**Work request**:
From the records below, copy each line in which the string "that" occurs.

**Page-level text extractions**:
────────────────────
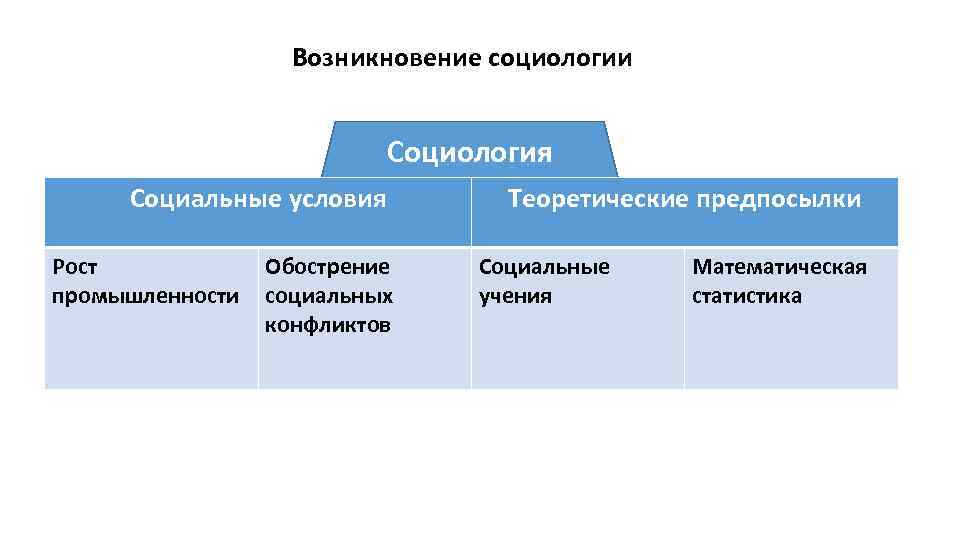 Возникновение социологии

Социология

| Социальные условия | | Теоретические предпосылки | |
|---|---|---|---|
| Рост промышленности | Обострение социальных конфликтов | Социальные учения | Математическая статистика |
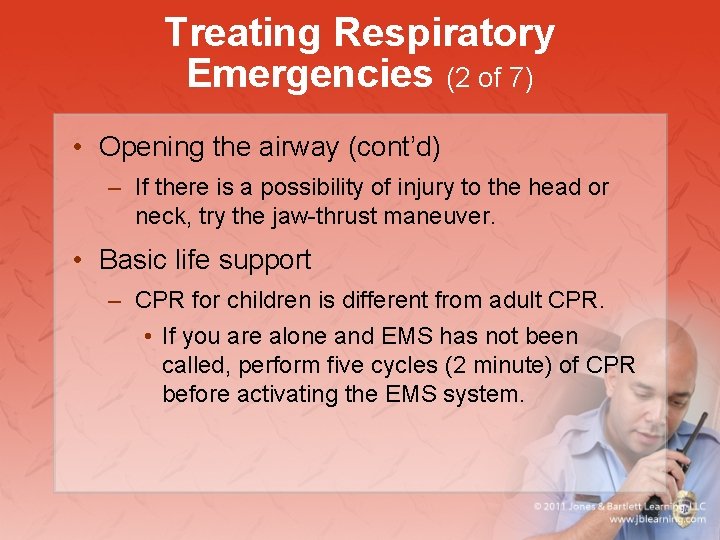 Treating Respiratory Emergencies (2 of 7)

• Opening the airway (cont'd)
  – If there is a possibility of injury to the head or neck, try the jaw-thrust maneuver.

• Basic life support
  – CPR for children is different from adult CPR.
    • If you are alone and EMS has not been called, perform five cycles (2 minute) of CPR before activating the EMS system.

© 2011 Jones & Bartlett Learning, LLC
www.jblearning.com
────────────────────
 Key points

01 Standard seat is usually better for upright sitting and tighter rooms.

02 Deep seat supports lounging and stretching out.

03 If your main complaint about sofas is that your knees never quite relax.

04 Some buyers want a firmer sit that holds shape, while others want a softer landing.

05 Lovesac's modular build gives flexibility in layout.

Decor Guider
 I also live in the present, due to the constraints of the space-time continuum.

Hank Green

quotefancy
────────────────────
**Problem solution**:
03 If your main complaint about sofas is that your knees never quite relax.
04 Some buyers want a firmer sit that holds shape, while others want a softer landing.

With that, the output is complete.